(Spatial reasoning dataset excerpts)

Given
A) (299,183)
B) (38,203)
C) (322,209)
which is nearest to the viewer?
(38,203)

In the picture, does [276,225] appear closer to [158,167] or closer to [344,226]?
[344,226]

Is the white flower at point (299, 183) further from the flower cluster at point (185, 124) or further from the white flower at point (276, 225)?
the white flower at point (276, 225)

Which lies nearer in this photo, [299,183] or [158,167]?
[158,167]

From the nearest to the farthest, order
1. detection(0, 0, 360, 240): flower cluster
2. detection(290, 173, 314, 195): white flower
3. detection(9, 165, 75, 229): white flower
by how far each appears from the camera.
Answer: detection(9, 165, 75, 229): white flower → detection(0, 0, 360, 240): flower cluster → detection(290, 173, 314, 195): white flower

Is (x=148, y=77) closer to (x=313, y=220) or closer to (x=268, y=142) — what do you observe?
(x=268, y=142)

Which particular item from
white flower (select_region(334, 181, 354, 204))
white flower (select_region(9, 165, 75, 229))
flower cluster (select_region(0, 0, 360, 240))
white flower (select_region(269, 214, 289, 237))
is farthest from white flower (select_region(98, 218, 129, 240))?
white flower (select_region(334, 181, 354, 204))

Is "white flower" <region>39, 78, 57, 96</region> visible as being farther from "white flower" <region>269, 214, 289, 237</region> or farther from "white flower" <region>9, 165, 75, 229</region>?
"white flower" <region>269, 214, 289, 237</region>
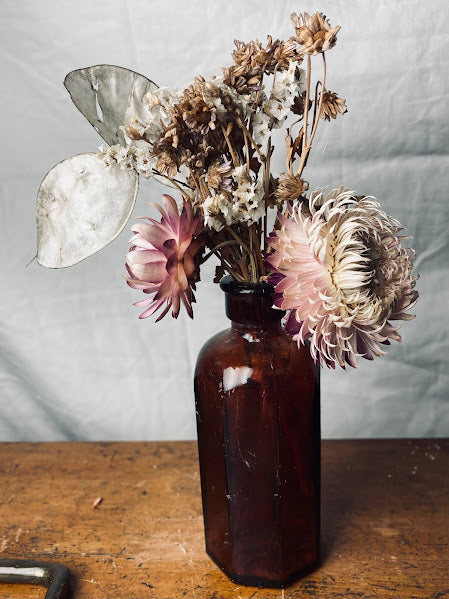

- _Goal of the exercise_: Copy out every line in the rows above that contains the word "farthest".

- _The output_:
From the nearest to the farthest, order
is farthest from white flower (select_region(98, 218, 129, 240))?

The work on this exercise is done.